Исходный текст:
□ □ □
«Нну, да… Раз даже до того расстроились нервы, что целый месяц дома не жил и даже адрес свой позабыл… Пришлось в адресном столе справляться… Вот, как видите, почти каждый день так!» – жалуется в кабинете доктора некая тусклая личность, чья жизнь складывается из спанья до обеда, бесконечных выпивок в разных местах и замены иностранных фамилий на русские в чужих переводах («Драматург», 1886).

Но уже в сцене неожиданного припадка Лаевского («Дуэль», 1891) проявляются не только ирония, но явное сочувствие и жалость к запутавшемуся в паутине лжи и измен герою. «Сидел я и вдруг, знаете ли, почувствовал страшную колющую боль в боку… невыносимую, нервы не выдержали и… и вышла такая глупая штука. Наш нервный век, ничего не поделаешь!»

В других чеховских произведениях нервность становится уже пугающе-привлекательной, хрупко-беззащитной.
□ □ □
Фрагменты данных:
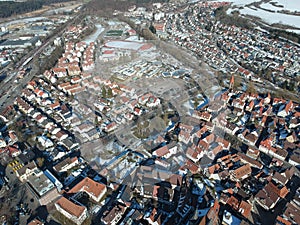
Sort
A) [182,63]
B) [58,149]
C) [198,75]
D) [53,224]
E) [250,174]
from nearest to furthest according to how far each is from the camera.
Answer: [53,224] → [250,174] → [58,149] → [198,75] → [182,63]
□ □ □
Письменное задание 1: Какую боль, по словам Лаевского, он вдруг почувствовал? Ответ дайте по тексту о нервности у Чехова.
Письменное задание 2: Продолжите текст о нервности в произведениях Чехова, начав сразу после его последнего предложения.

Ответ к заданию 1: Страшную колющую боль в боку, невыносимую.

Ответ к заданию 2:
«Как все нервны! Как все нервны!» – ставит диагноз доктор Дорн в «Чайке».

«Он чувствовал, что его полубольным, издерганным нервам, как железо магниту, отвечают нервы этой плачущей, вздрагивающей девушки» – так описано начало любви Коврина и Тани в «Черном монахе».

«Он догадывался, что иллюзия иссякла и уже начиналась новая, нервная, сознательная жизнь, которая не в ладу с покоем и личным счастьем» – так заканчивается любовь учителя словесности Никитина.

Нервность становится нервом чеховского художественного мира, одним из существенных свойств современного человека.

Нервная, сознательная жизнь часто оказывается не в ладах не только с покоем, но и с душевным равновесием. Следствием нервности оказывается страх, начинающийся с элементарных реакций, но охватывающий все существо, превращающийся в манию.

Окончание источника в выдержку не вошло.